Records provided
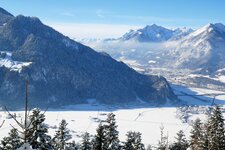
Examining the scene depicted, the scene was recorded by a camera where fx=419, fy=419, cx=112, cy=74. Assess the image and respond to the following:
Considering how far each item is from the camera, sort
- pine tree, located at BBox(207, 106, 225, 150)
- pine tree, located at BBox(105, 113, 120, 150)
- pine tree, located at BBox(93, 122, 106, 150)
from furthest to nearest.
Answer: pine tree, located at BBox(105, 113, 120, 150)
pine tree, located at BBox(93, 122, 106, 150)
pine tree, located at BBox(207, 106, 225, 150)

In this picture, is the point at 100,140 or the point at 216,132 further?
the point at 100,140

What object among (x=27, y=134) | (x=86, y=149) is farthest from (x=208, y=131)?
(x=27, y=134)

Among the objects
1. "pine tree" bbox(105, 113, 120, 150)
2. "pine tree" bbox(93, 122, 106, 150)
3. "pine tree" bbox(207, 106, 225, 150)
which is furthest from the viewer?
"pine tree" bbox(105, 113, 120, 150)

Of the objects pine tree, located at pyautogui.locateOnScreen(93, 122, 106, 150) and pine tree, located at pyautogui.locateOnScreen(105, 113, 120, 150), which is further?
pine tree, located at pyautogui.locateOnScreen(105, 113, 120, 150)

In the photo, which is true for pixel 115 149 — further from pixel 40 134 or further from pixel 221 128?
pixel 40 134

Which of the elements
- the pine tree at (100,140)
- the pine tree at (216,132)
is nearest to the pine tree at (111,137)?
the pine tree at (100,140)

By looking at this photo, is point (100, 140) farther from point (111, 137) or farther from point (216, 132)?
point (216, 132)

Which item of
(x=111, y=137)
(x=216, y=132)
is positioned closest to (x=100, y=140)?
(x=111, y=137)

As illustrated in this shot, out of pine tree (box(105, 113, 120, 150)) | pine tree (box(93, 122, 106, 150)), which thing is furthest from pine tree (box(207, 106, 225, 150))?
pine tree (box(93, 122, 106, 150))

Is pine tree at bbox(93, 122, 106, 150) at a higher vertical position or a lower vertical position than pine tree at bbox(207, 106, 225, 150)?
lower

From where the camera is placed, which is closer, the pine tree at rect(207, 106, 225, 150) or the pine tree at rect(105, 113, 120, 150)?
the pine tree at rect(207, 106, 225, 150)

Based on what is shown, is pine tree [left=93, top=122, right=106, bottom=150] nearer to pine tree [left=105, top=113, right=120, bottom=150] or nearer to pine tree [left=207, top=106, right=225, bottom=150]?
pine tree [left=105, top=113, right=120, bottom=150]
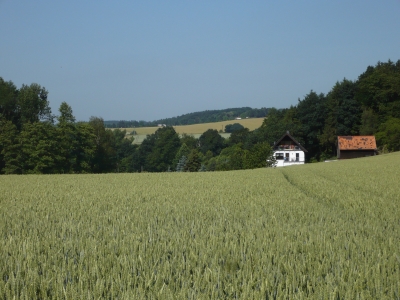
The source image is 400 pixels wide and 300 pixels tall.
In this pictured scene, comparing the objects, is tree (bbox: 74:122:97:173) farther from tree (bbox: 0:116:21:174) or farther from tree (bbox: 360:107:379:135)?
tree (bbox: 360:107:379:135)

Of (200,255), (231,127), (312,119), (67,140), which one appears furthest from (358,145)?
(200,255)

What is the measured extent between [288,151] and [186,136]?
47.0m

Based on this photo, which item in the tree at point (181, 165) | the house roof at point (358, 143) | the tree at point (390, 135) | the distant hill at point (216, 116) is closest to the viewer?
the tree at point (390, 135)

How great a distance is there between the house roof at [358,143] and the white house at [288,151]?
8.51 meters

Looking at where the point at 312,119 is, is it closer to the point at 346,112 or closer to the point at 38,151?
the point at 346,112

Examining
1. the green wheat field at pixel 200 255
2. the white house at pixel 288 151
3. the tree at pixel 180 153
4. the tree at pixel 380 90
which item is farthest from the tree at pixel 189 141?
the green wheat field at pixel 200 255

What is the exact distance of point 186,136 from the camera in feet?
413

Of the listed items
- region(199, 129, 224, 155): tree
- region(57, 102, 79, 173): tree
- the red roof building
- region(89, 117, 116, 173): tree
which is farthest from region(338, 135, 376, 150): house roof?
region(57, 102, 79, 173): tree

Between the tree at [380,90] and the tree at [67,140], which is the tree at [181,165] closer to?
the tree at [67,140]

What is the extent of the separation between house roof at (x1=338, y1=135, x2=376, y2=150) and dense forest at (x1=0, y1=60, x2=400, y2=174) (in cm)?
166

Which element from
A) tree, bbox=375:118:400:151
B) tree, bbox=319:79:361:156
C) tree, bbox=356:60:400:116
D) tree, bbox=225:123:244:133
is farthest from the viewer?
tree, bbox=225:123:244:133

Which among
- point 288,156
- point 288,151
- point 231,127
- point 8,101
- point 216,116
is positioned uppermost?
point 216,116

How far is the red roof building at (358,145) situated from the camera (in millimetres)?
75438

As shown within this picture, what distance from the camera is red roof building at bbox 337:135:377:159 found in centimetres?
7544
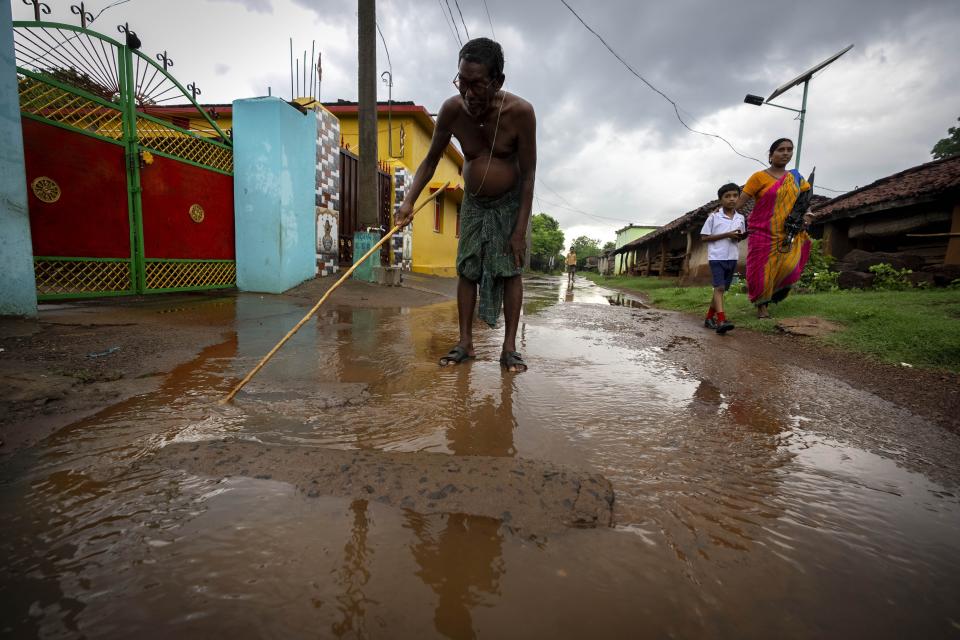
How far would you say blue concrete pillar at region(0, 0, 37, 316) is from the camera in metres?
2.76

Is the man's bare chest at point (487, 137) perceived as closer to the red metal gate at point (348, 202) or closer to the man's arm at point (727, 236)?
the man's arm at point (727, 236)

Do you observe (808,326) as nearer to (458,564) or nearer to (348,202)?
(458,564)

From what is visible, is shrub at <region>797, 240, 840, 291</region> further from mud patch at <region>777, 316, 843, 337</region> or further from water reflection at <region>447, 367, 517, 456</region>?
water reflection at <region>447, 367, 517, 456</region>

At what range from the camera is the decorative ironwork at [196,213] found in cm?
496

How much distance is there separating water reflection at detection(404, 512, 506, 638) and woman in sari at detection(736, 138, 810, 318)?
4.44 m

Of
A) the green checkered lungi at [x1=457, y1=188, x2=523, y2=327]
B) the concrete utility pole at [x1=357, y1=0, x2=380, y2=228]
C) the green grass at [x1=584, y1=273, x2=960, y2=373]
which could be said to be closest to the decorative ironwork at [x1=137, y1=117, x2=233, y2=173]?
the concrete utility pole at [x1=357, y1=0, x2=380, y2=228]

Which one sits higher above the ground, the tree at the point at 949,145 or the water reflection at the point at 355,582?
the tree at the point at 949,145

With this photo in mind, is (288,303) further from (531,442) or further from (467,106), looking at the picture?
(531,442)

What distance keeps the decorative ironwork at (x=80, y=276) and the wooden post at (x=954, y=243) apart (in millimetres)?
11125

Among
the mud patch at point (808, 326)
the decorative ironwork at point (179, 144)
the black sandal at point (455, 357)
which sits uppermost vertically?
the decorative ironwork at point (179, 144)

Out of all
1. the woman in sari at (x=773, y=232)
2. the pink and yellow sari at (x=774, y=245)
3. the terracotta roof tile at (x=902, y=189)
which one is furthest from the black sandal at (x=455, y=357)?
the terracotta roof tile at (x=902, y=189)

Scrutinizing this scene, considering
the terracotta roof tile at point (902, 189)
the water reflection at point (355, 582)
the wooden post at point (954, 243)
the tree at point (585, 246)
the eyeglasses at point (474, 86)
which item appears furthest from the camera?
the tree at point (585, 246)

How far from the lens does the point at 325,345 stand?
9.24 feet

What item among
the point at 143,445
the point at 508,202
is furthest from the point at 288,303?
the point at 143,445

Short task
Leave out every picture and copy the rest of the records exactly.

Result of this exercise
Examining the scene depicted, the scene was recorded by a camera where fx=419, fy=419, cx=112, cy=74. Assess the image and respond to the following:
Considering how far each item is from the camera, sort
- pine tree, located at BBox(207, 106, 225, 150)
- pine tree, located at BBox(105, 113, 120, 150)
- pine tree, located at BBox(93, 122, 106, 150)
from furthest to nearest.
Answer: pine tree, located at BBox(105, 113, 120, 150)
pine tree, located at BBox(93, 122, 106, 150)
pine tree, located at BBox(207, 106, 225, 150)

In this picture, is the point at 100,140 or the point at 216,132 further?
the point at 100,140

What object among (x=27, y=134) | (x=86, y=149) is farthest from (x=208, y=131)?
(x=27, y=134)

Among the objects
1. "pine tree" bbox(105, 113, 120, 150)
2. "pine tree" bbox(93, 122, 106, 150)
3. "pine tree" bbox(207, 106, 225, 150)
which is furthest from the viewer?
"pine tree" bbox(105, 113, 120, 150)

Of the objects pine tree, located at pyautogui.locateOnScreen(93, 122, 106, 150) and pine tree, located at pyautogui.locateOnScreen(105, 113, 120, 150), which is further?
pine tree, located at pyautogui.locateOnScreen(105, 113, 120, 150)

In the photo, which is true for pixel 115 149 — further from pixel 40 134 or further from pixel 221 128?
pixel 40 134

Which of the elements
- the pine tree at (100,140)
- the pine tree at (216,132)
is nearest to the pine tree at (111,137)?
the pine tree at (100,140)

By looking at this photo, is point (100, 140) farther from point (111, 137) or farther from point (216, 132)?
point (216, 132)

Which item of
(x=111, y=137)
(x=216, y=132)
is positioned closest to (x=100, y=140)?
(x=111, y=137)

As illustrated in this shot, out of pine tree (box(105, 113, 120, 150)) | pine tree (box(93, 122, 106, 150)), which thing is furthest from pine tree (box(207, 106, 225, 150))?
pine tree (box(93, 122, 106, 150))

Is pine tree at bbox(93, 122, 106, 150) at a higher vertical position or a lower vertical position than pine tree at bbox(207, 106, 225, 150)?
lower

From where the camera is placed, which is closer, the pine tree at rect(207, 106, 225, 150) or the pine tree at rect(105, 113, 120, 150)?
the pine tree at rect(207, 106, 225, 150)

Based on what is shown, is pine tree [left=93, top=122, right=106, bottom=150] nearer to pine tree [left=105, top=113, right=120, bottom=150] or nearer to pine tree [left=207, top=106, right=225, bottom=150]?
pine tree [left=105, top=113, right=120, bottom=150]
The source image is 400 pixels wide and 300 pixels tall.
In this pictured scene, comparing the objects, is tree (bbox: 74:122:97:173) farther from tree (bbox: 0:116:21:174) or farther from tree (bbox: 360:107:379:135)?
tree (bbox: 360:107:379:135)

Of (200,255), (231,127), (312,119), (67,140), which one appears furthest from (358,145)?
(200,255)

What is the measured extent between [288,151] and [186,136]?
47.0m

Based on this photo, which item in the tree at point (181, 165) | the house roof at point (358, 143) | the tree at point (390, 135) | the distant hill at point (216, 116) is closest to the viewer?
the tree at point (390, 135)

How great a distance is there between the house roof at [358,143] and the white house at [288,151]?
8.51 meters

Looking at where the point at 312,119 is, is it closer to the point at 346,112 or closer to the point at 38,151?
the point at 346,112

Examining
1. the green wheat field at pixel 200 255
2. the white house at pixel 288 151
3. the tree at pixel 180 153
4. the tree at pixel 380 90
which item is farthest from the tree at pixel 189 141?
the green wheat field at pixel 200 255

What is the exact distance of point 186,136 from the camera in feet?
413

Of the listed items
- region(199, 129, 224, 155): tree
- region(57, 102, 79, 173): tree
- the red roof building
- region(89, 117, 116, 173): tree
which is farthest from region(338, 135, 376, 150): house roof?
region(57, 102, 79, 173): tree

Between the tree at [380,90] and the tree at [67,140], which is the tree at [181,165] closer to?
the tree at [67,140]

What is the extent of the separation between house roof at (x1=338, y1=135, x2=376, y2=150) and dense forest at (x1=0, y1=60, x2=400, y2=174) (in cm)?
166

Which element from
A) tree, bbox=375:118:400:151
B) tree, bbox=319:79:361:156
C) tree, bbox=356:60:400:116
D) tree, bbox=225:123:244:133
is farthest from the viewer?
tree, bbox=225:123:244:133

Which among
- point 288,156
- point 288,151
- point 231,127
- point 8,101
- point 216,116
is positioned uppermost?
point 216,116

How far is the red roof building at (358,145) situated from the camera (in millimetres)?
75438

As shown within this picture, what distance from the camera is red roof building at bbox 337:135:377:159 found in centimetres?
7544
How far would you say blue concrete pillar at region(0, 0, 37, 316) is from the camera in metres?
2.76

Is the man's bare chest at point (487, 137) perceived as closer to the red metal gate at point (348, 202) or closer to the man's arm at point (727, 236)?
the man's arm at point (727, 236)

Do you observe (808,326) as nearer to (458,564) or nearer to (348,202)?
(458,564)

From what is visible, is shrub at <region>797, 240, 840, 291</region> further from mud patch at <region>777, 316, 843, 337</region> or further from water reflection at <region>447, 367, 517, 456</region>?
water reflection at <region>447, 367, 517, 456</region>

At what range from the camera is the decorative ironwork at [196,213] found in cm?
496

How much distance is there separating water reflection at detection(404, 512, 506, 638) and woman in sari at detection(736, 138, 810, 318)?
4.44 m

Of
A) the green checkered lungi at [x1=457, y1=188, x2=523, y2=327]
B) the concrete utility pole at [x1=357, y1=0, x2=380, y2=228]
C) the green grass at [x1=584, y1=273, x2=960, y2=373]
which could be said to be closest to the decorative ironwork at [x1=137, y1=117, x2=233, y2=173]?
the concrete utility pole at [x1=357, y1=0, x2=380, y2=228]

Which one sits higher above the ground, the tree at the point at 949,145 or the water reflection at the point at 355,582?
the tree at the point at 949,145

With this photo in mind, is (288,303) further from (531,442) or further from (467,106), looking at the picture?
(531,442)

What distance keeps the decorative ironwork at (x=80, y=276) and the wooden post at (x=954, y=243) apart (in millimetres)?
11125

Among
the mud patch at point (808, 326)
the decorative ironwork at point (179, 144)
the black sandal at point (455, 357)
which sits uppermost vertically?
the decorative ironwork at point (179, 144)

Out of all
1. the woman in sari at (x=773, y=232)
2. the pink and yellow sari at (x=774, y=245)
3. the terracotta roof tile at (x=902, y=189)
which one is furthest from the black sandal at (x=455, y=357)?
the terracotta roof tile at (x=902, y=189)

Scrutinizing this scene, considering
the terracotta roof tile at point (902, 189)
the water reflection at point (355, 582)
the wooden post at point (954, 243)
the tree at point (585, 246)
the eyeglasses at point (474, 86)
which item appears furthest from the camera?
the tree at point (585, 246)

How far from the lens does the point at 325,345 stand?
9.24 feet

What item among
the point at 143,445
the point at 508,202
is furthest from the point at 288,303?
the point at 143,445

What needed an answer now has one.